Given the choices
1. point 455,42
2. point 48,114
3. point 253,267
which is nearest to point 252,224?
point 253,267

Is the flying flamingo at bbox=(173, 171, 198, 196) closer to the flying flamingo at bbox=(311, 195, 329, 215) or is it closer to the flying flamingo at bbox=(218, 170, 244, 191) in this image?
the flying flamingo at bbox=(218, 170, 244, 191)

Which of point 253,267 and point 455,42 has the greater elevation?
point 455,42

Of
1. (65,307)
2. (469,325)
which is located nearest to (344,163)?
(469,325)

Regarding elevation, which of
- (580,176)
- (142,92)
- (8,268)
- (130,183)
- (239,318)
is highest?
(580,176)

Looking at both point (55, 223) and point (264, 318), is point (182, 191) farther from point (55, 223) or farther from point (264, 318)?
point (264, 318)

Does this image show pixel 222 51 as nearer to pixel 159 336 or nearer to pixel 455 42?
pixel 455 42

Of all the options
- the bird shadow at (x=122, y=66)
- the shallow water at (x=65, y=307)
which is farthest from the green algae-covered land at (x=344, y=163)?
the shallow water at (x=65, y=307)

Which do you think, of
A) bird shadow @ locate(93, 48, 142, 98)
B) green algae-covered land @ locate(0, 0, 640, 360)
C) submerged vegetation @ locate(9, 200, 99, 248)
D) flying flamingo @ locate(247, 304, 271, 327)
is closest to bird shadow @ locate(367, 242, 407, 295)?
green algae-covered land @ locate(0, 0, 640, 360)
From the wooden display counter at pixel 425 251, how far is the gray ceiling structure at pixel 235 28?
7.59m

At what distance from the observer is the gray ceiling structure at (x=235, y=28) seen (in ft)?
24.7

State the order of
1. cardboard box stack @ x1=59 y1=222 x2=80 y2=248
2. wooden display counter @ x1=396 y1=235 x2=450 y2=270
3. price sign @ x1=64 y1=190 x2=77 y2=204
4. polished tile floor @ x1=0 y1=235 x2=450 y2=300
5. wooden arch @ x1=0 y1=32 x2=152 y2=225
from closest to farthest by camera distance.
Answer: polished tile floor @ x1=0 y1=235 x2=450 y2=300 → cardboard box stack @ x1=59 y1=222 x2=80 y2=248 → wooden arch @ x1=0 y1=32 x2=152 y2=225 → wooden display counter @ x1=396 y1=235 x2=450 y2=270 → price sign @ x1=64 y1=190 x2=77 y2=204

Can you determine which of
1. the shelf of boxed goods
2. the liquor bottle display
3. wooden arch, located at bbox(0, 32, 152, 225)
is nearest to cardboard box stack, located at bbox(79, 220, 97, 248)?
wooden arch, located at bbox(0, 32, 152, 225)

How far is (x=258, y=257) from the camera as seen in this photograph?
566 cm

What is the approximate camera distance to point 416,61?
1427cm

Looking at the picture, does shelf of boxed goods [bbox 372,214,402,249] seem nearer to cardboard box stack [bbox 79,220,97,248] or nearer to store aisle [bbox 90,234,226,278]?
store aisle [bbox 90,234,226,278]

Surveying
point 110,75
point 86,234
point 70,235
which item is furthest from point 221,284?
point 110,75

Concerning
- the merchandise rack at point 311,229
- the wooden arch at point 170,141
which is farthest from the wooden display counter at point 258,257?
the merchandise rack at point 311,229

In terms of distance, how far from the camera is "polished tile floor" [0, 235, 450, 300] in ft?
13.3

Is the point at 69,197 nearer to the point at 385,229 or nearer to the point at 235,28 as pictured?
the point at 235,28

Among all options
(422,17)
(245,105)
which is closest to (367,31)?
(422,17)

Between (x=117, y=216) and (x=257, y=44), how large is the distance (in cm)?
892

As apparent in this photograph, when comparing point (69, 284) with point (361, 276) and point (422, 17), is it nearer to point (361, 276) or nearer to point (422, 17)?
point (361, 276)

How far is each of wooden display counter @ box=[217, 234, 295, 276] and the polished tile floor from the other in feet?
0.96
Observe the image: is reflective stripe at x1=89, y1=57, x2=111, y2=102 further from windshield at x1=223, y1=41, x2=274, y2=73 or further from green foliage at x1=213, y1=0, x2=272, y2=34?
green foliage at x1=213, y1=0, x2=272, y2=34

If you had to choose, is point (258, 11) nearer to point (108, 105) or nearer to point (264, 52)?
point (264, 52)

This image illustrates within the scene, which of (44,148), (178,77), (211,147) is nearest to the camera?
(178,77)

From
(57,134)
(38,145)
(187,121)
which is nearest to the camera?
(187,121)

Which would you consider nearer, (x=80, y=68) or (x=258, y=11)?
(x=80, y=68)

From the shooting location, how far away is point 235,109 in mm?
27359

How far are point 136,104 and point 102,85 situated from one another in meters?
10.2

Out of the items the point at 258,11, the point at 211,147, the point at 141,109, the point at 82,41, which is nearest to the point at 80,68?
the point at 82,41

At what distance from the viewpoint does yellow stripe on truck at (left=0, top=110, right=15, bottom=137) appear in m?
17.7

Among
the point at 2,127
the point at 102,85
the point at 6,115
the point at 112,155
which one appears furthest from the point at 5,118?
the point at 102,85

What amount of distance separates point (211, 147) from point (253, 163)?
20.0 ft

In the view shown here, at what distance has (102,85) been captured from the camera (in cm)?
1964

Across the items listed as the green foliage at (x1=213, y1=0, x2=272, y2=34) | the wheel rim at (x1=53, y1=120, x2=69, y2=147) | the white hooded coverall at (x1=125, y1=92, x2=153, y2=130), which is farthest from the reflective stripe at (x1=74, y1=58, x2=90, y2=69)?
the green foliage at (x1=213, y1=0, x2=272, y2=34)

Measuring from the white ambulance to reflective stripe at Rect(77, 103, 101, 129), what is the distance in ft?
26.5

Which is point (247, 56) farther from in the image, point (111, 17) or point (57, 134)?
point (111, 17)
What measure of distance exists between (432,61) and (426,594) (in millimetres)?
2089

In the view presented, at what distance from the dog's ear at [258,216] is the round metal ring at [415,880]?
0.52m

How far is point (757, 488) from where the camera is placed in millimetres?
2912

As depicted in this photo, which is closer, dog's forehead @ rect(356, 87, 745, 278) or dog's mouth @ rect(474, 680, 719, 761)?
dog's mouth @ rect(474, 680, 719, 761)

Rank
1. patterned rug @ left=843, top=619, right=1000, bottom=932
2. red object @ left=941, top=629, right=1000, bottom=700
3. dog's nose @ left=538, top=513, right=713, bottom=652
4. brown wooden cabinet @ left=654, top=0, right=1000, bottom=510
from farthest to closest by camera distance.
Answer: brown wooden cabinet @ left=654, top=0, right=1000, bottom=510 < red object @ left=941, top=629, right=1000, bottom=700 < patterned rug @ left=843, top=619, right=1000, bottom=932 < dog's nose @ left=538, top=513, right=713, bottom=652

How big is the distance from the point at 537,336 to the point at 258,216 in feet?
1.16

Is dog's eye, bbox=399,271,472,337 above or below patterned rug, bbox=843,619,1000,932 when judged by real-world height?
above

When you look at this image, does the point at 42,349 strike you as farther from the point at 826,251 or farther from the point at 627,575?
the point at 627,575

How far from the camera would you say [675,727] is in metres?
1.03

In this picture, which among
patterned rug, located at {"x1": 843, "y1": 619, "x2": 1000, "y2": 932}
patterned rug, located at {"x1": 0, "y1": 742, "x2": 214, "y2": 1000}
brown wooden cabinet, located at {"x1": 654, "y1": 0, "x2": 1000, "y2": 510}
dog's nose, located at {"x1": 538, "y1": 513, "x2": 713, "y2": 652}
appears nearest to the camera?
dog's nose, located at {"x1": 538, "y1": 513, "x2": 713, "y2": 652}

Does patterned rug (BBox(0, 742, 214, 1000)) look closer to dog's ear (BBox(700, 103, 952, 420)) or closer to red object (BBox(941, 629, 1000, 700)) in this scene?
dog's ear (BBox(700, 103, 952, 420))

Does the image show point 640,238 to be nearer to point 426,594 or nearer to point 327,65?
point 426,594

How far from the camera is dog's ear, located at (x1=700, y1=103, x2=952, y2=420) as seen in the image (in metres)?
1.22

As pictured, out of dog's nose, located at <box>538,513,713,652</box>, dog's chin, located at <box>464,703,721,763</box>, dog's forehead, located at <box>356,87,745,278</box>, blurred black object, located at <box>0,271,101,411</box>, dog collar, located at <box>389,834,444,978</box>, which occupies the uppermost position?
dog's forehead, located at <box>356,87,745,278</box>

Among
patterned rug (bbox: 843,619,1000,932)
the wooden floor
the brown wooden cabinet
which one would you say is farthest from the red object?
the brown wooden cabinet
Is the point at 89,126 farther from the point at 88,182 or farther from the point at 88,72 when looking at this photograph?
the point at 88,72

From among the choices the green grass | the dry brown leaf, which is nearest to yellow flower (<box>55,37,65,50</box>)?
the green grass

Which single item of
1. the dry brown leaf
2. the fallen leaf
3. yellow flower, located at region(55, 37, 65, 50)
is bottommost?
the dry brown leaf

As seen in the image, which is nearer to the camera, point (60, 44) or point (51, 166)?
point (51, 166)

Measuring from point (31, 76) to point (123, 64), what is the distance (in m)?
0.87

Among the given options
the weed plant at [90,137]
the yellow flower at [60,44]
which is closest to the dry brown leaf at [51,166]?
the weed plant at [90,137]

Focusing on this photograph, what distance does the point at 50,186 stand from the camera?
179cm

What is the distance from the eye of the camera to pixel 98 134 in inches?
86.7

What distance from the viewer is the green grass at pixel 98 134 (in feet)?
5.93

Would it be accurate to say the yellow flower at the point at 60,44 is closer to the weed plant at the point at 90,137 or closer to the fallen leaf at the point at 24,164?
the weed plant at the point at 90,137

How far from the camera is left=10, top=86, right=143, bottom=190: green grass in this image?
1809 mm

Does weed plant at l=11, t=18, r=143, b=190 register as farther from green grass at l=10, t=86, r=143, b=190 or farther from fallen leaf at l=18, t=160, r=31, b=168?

# What to work on
Echo the entries word for word, starting at the line that contains "Measuring from point" and ending at the final line of the entries above.

# Written solution
Measuring from point (31, 76) to point (123, 64), what is the distance (in m)?
0.87

Among the given options
the weed plant at [90,137]
the yellow flower at [60,44]
which is closest to the dry brown leaf at [51,166]?
the weed plant at [90,137]

Focusing on this photograph, what distance does the point at 50,186 stand from the camera?
179cm

What is the distance from the eye of the camera to pixel 98 134 in inches?
86.7

What distance from the viewer is the green grass at pixel 98 134 (in feet)?
5.93

Would it be accurate to say the yellow flower at the point at 60,44 is closer to the weed plant at the point at 90,137 or closer to the fallen leaf at the point at 24,164?
the weed plant at the point at 90,137

How far from the camera is left=10, top=86, right=143, bottom=190: green grass in this image?
1809 mm

Does weed plant at l=11, t=18, r=143, b=190 register as farther from green grass at l=10, t=86, r=143, b=190 or farther from fallen leaf at l=18, t=160, r=31, b=168?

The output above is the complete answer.